On the day, Lazard caught 4 balls for 65 yards, including a 35-yard touchdown that saw the defiant competitor outmuscle Justin Coleman for the pass along the left sideline, secure the ball as it was slipping through his arms and absorb the impact of his opponent landing on top of him as they crossed the goal line.
At long last, Lazard proved to the world that he belonged in the NFL and in the remaining weeks of the season, Iowa State’s all-time leading receiver did nothing to dispel the notion that he is here to stay. In fact, despite his late start, the Big XII product was the Packers second-leading receiver with 477 yards.
The results should speak for themselves. But for the non-believers who prefer to think of Lazard as a feel-good flash in the pan, here are three reasons why this long shot should remain in the starting lineup.
Rodgers, like many other veteran distributors in the league, will only look for teammates he can trust when operating the offense.
Lazard has earned that trust by going full speed and selling out in practice. He came ready to work on a consistent basis, which earned him the attention of his coaches and teammates early on.
His hunger stems from a lingering resentment of being overlooked by 32 NFL teams during the draft in 2018. In a televised interview with Lindsay Rhodes of the NFL Network, Lazard explained: “I felt like, especially getting undrafted, I felt very disrespected, and I would go to prove out to everyone else that I can play in this league.”
As part of his mission to carve out a role with the team, Lazard peppered Adams and other veterans like Jimmy Graham with questions on the nuances of running routes. More importantly he listened to instructions from Rodgers on how No. 12 wants those patterns executed.
Lazard made such an impact on his quarterback that Rodgers openly campaigned Matt LaFleur to afford the eager pass catcher with some well-earned game reps.
Packer backers in need of refresher are invited to see why Rodgers increasingly zeroed in on No. 13 as the season wore on.
Lazard was always in constant movement, working his way back top the ball to give his quarterback an opening to fit the ball through.
What the 24-year-old learned from Adams is how to go off-script when the designed route doesn’t result in getting you wide open. Though Lazard doesn’t have the smooth head and shoulder fakes his fellow wideout often uses to beat coverage, he knows how to quickly transition to plans B, C or D if things go awry.
The young baller’s awareness can also be appreciated in how he always seems to recognize where the first-down marker is. Whether it’s getting to the right spot or fighting for those extra few yards, Lazard finds a way to keep the chains moving.
Lazard’s balls-to-the-walls mentality may be the one trait Rodgers treasures the most, particularly when looking for his big target in traffic.
The second-generation athlete has been around football all his life and shying away from contact just isn’t in his DNA.
No play exemplifies the ascending pro’s indomitable spirit than a 19-yard completion in the NFC Championship loss to the 49ers. On the play, Lazard pulls in the Rodgers pass on an in-breaking route and blasts into safety Jimmie Ward, who flips the receiver head over heels in a WWE-style back-body drop.

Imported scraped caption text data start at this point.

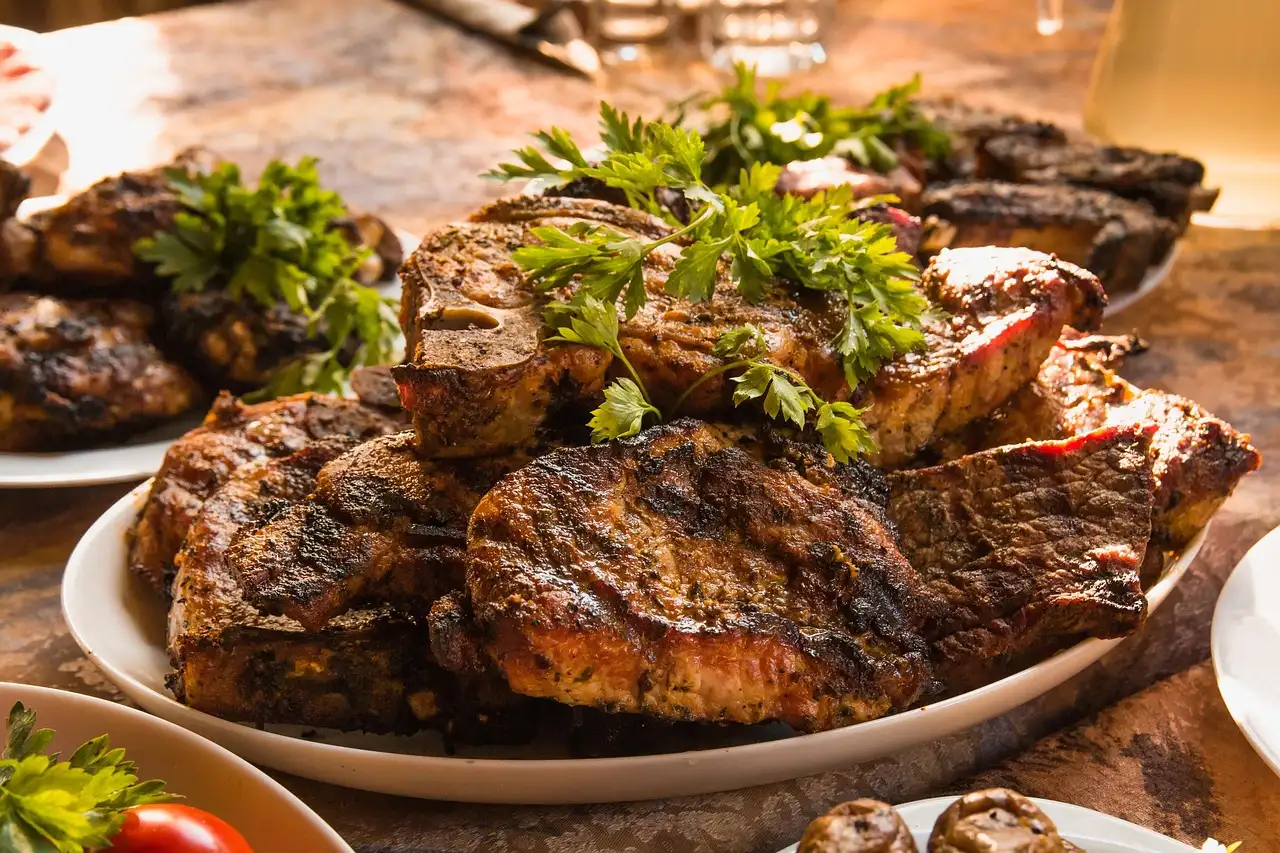 Que carne combina melhor com andijviestamppot?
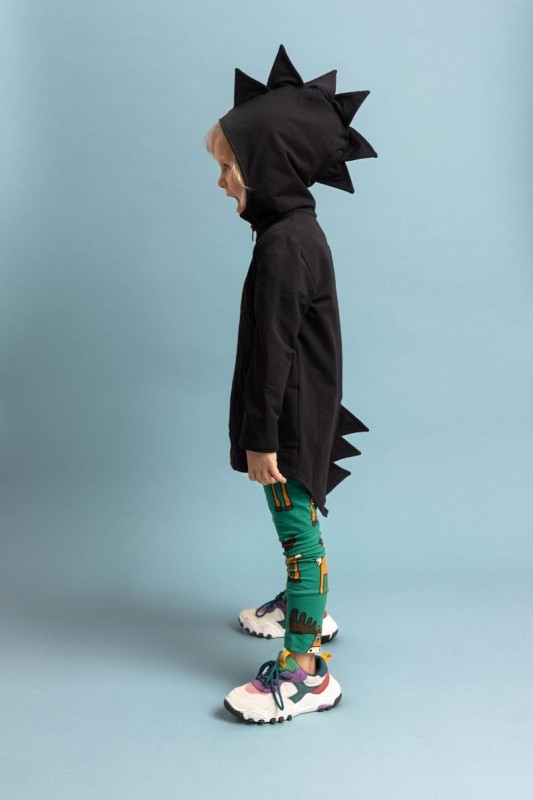 Wypustki dinozaura na kapturze i plecach – bluza KUKUKID BLACK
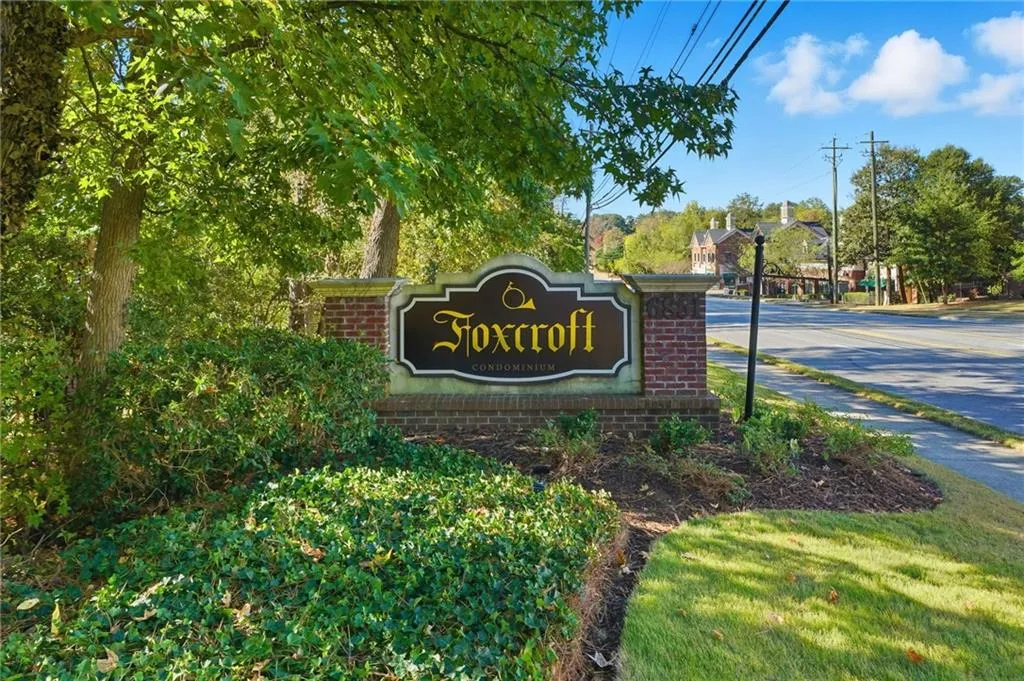 6851 Roswell Road Unit H29, Atlanta, Georgia 30328, 2 Bedrooms Bedrooms, ,2 BathroomsBathrooms,Residential,For Sale,6851 Roswell Road Unit H29,7744378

The ball — amazingly — never hit the ground.
The former two-time First Team All-Big 12 student athlete routinely uses his large frame to elevate and shield defenders while high-pointing the ball. Oftentimes, he’ll get after this kind of throw (see Week 7 win over the Raiders) when he’s fully aware of the oncoming hit that’s waiting for him on his way down to the turf.

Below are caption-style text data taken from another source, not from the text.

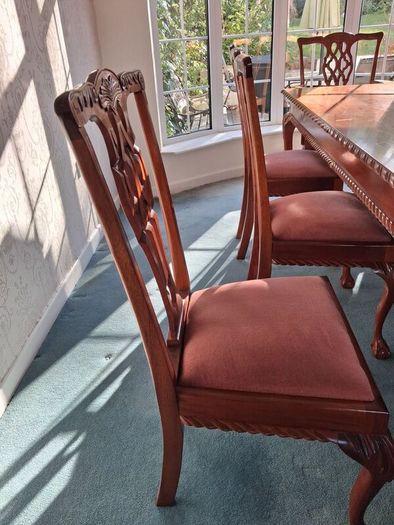 Chippendale Dining table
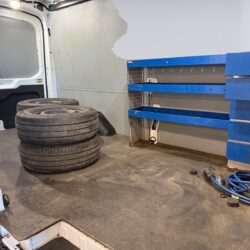 auto-Ford-Transit-LRM857-202604021037-12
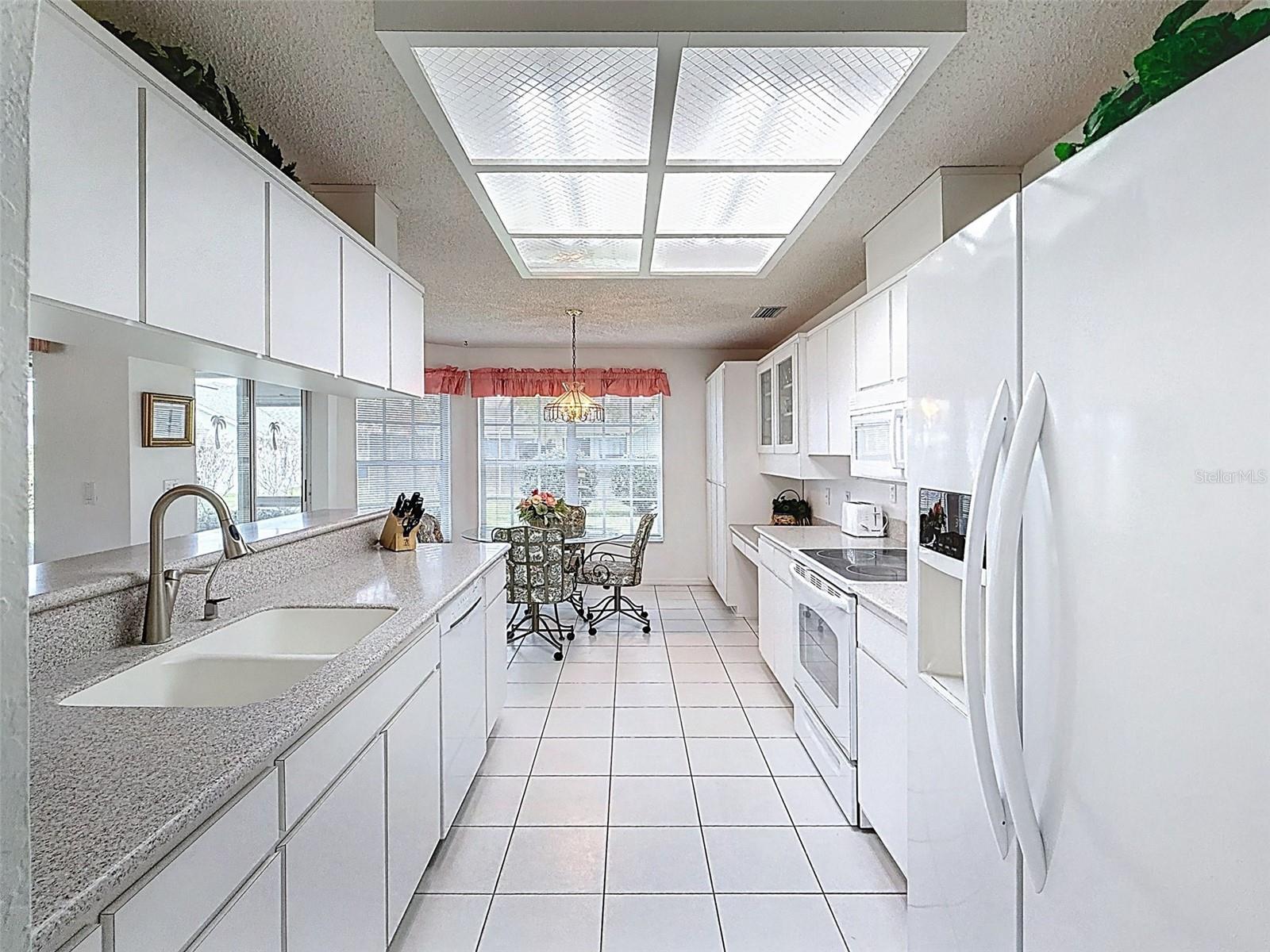 Image 22 of 60 For 13610 Glaze Brook Drive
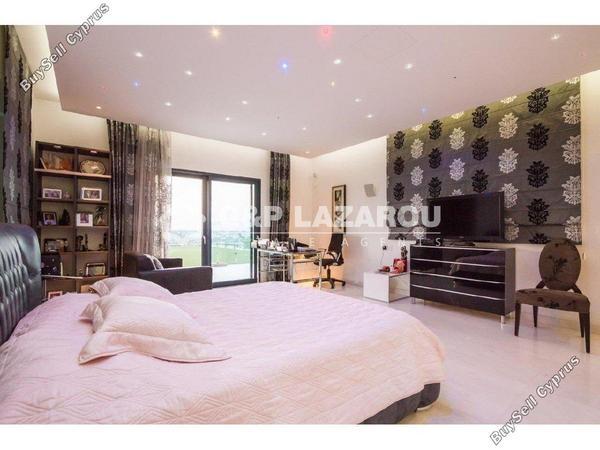 8 bedroom detached house for rent strovolos nicosia 1685472 image 9299935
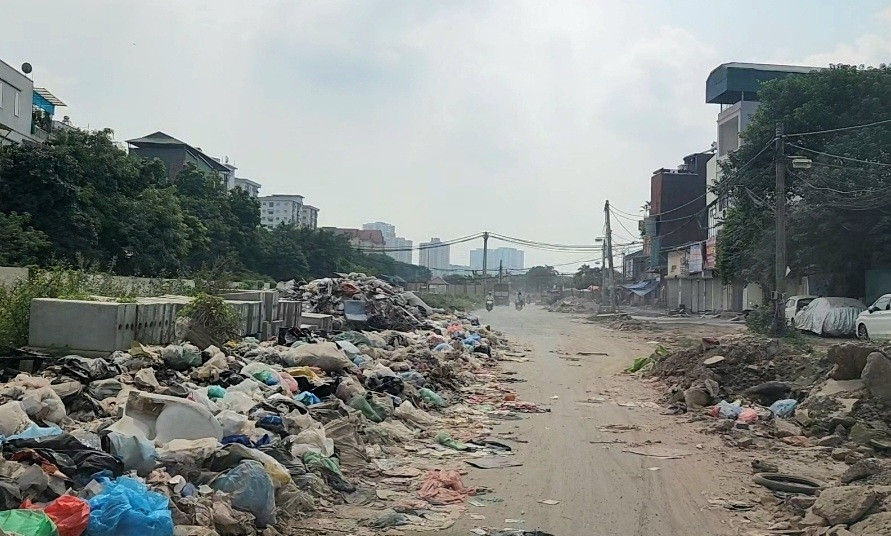 Rác thải bủa vây dự án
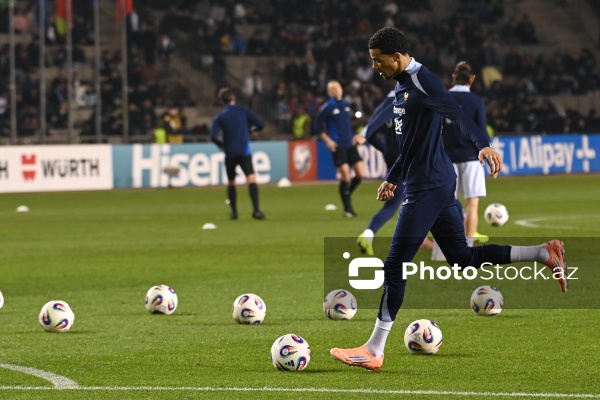 Uqo Ekitike - Azərbaycan - Fransa oyununda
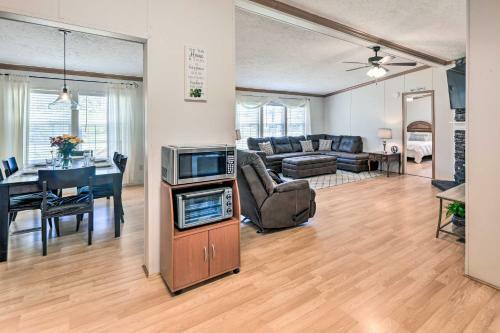 Gatlin Creek Rest Stop Home With Fireplace!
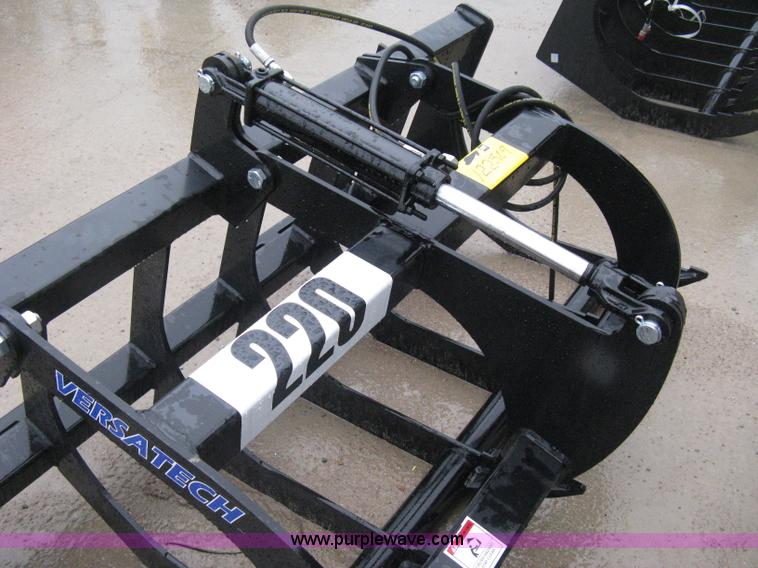 image for item C1095 Versatech single cylinder grapple attachment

It’s always a 12-round slugfest for any defender who matches up with Lazard, who has no reservations about hand fighting defensive backs off his release or engaging opponents as a blocker on run plays.
Most of all, Rodgers knows he can rely on his relentless weapon to dive for balls outside of his frame or dig out low passes all in the name of gaining tough yards that will eventually lead to points and ultimately wins.
Lazard is a winner and he’s on the fast track of becoming a primary mainstay in Green Bay’s offense.